The three affected clinics are Las Tablas in the north of the capital, Parque Oeste in Alcorcón and Navalcarnero II. The Madrid Health Ministry’s solution is to deploy professionals from other centers, while the unions ask for new hires.

A spokesperson for the Madrid Health Department recalls that in the winter plan it had planned and budgeted to hire 1,800 professionals and only 1,027 have been recruited “because there are no doctors.” Hence, Madrid demands more MIR places from the Ministry of Health so that “then everything goes in a chain.”

In the new center in Las Tablas, 5 family doctors, a pediatrician, 5 nurses, a nursing assistant and two administrative assistants have been forced to transfer from the nearby Sanchinarro center or from others. “This clinic has been assigned 58,146 health cards, of which so far only 7,000 have been transferred to the Las Tablas clinic, when it is built to serve 29,358 patients,” say medical union sources.

The unions denounce that this situation is unsustainable. From Amyts, they point out to La Vanguardia that there is a lack of 800 family doctors and 270 pediatricians in the Community of Madrid. While the nurses union, Satse, is demanding almost 1,000 more nurses. They require two more nurses per center, one for the morning shift and another for the afternoon shift. And they remember that “in the Community of Madrid there are 427 primary care centers.”

The problem is that these new outpatient clinics do not have assigned personnel and the Ministry of Health is forcing professionals to work from others due to an order that was issued based on the years they have been practicing in public health. And they intend to continue with the same strategy in the face of the lack, they defend, “of professionals in the region.”

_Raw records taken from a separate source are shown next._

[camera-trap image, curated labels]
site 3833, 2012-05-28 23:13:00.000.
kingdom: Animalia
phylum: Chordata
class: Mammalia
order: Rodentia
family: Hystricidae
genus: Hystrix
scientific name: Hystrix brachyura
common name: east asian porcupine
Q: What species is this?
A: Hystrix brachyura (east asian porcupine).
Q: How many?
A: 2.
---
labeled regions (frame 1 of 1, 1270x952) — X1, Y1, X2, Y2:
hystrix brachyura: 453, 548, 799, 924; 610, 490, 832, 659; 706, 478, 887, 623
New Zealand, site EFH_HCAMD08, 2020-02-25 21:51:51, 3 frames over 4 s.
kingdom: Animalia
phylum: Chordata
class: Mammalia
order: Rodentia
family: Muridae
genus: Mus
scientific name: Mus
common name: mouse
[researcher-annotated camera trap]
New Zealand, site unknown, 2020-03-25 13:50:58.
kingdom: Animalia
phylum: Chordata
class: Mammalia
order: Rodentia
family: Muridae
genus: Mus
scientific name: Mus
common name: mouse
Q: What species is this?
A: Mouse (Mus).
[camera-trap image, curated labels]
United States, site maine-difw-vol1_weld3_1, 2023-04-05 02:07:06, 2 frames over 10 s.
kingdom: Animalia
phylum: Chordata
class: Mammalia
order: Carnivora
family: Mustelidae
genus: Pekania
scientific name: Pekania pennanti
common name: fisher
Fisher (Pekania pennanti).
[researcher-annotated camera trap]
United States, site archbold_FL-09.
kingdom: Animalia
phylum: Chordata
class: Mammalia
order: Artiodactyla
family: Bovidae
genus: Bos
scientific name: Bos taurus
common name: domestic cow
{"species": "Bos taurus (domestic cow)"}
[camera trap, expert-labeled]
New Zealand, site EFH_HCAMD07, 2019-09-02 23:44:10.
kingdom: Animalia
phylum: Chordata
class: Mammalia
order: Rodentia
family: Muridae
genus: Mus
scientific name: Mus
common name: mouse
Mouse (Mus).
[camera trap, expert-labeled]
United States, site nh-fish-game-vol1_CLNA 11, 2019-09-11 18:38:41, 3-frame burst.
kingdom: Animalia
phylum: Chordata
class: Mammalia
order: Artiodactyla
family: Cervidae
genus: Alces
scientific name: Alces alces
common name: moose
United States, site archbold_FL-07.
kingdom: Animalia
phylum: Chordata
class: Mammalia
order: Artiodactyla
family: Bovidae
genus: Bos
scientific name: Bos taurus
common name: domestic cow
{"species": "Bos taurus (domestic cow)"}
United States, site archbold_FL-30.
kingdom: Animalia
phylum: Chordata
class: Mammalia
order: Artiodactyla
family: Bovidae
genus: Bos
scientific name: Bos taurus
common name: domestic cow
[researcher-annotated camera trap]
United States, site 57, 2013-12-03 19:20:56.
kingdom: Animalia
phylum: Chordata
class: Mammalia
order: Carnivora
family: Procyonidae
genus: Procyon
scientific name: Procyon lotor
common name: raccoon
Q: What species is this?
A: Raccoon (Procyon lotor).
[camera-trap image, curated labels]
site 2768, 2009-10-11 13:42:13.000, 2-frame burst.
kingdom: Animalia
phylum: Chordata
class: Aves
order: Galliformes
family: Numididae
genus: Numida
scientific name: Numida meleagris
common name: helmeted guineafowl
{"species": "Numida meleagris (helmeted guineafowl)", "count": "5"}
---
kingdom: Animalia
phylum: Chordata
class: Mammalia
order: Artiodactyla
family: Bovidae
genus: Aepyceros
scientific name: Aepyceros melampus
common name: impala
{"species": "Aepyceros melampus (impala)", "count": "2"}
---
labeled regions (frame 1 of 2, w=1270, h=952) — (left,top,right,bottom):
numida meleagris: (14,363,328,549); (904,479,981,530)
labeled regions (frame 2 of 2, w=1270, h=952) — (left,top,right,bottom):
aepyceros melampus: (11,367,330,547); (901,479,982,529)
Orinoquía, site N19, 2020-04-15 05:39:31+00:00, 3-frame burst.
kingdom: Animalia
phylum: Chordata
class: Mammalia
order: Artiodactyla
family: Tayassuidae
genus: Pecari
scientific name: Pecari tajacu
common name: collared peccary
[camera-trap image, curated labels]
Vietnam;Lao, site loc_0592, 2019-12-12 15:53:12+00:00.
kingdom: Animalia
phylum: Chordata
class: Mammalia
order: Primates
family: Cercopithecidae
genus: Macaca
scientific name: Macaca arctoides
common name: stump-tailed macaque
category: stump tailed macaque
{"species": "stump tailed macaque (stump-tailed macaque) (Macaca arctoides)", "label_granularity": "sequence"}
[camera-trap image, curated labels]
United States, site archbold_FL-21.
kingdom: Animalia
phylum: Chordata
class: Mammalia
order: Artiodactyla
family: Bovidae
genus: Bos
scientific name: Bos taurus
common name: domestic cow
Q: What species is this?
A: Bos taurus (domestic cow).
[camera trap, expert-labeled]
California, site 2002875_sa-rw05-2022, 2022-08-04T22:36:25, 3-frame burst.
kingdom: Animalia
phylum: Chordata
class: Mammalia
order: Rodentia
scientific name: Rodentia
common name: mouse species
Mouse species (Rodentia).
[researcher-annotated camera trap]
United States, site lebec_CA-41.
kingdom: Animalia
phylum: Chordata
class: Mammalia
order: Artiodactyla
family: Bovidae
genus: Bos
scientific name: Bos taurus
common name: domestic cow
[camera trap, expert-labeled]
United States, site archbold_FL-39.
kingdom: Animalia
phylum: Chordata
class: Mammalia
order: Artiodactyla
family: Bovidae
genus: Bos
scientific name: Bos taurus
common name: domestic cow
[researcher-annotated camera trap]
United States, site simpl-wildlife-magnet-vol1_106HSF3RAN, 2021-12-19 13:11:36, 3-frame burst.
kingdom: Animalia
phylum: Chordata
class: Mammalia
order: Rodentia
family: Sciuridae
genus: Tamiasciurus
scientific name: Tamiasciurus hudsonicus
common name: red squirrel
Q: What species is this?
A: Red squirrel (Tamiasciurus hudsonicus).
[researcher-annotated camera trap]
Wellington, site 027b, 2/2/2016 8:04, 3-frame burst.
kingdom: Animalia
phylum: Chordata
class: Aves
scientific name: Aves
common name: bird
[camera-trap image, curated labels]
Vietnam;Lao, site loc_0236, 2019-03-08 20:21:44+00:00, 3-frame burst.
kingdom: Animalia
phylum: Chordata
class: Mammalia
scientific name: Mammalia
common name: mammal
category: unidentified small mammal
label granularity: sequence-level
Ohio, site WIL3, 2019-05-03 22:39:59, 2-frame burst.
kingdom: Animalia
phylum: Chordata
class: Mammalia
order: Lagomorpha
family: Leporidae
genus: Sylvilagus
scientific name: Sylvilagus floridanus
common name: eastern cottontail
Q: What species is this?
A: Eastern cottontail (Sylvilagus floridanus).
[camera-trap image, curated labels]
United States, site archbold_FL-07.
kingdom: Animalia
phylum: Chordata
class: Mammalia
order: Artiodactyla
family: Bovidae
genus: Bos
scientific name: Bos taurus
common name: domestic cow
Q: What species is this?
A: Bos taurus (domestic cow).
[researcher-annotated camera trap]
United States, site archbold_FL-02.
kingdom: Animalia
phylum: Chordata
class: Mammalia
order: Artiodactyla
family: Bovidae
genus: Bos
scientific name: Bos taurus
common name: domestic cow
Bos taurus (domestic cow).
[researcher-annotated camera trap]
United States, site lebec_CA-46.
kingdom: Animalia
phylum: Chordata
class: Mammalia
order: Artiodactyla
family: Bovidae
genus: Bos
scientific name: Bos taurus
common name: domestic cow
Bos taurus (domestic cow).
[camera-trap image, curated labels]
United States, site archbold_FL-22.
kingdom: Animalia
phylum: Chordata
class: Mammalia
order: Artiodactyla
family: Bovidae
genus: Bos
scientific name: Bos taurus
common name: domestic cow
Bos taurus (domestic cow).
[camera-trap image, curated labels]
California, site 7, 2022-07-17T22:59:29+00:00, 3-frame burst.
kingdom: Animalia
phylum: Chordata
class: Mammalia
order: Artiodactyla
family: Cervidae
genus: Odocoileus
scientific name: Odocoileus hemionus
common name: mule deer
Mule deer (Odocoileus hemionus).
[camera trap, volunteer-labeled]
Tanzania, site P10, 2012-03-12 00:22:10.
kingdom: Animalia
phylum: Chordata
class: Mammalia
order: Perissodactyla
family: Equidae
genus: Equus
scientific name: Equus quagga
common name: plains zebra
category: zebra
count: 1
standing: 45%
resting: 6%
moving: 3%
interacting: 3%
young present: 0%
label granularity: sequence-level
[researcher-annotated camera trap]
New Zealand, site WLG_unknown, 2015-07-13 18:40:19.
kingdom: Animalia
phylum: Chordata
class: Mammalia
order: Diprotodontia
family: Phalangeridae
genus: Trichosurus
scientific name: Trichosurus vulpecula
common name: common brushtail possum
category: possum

For Isabel Gómez, head of CCOO for primary care, “the World Health Organization recommends one doctor for 1,500 patients and, for example, the Las Tablas center with the current staff exceeds 2,000.” Furthermore, she adds, “it is unacceptable that a neighborhood that has one of the highest rates of boys and girls in Spain only has one pediatrician.” And they put more data on the table: “We know that not all patients are assigned to the Sanchinarro center because there are citizens who continue to go to the Fuencarral center or others in Madrid, since they did not request the change as they were still registered outside the neighborhood.”

Gómez recalls that the solution is “to hire new staff with good working conditions and not to take professionals from one center to another.”

The new center of Alcorcón is experiencing a situation similar to that of the northern neighborhood of Madrid; while Navalcarnero is called to serve a population of 11,000 inhabitants, but until now it does not have any pediatrician.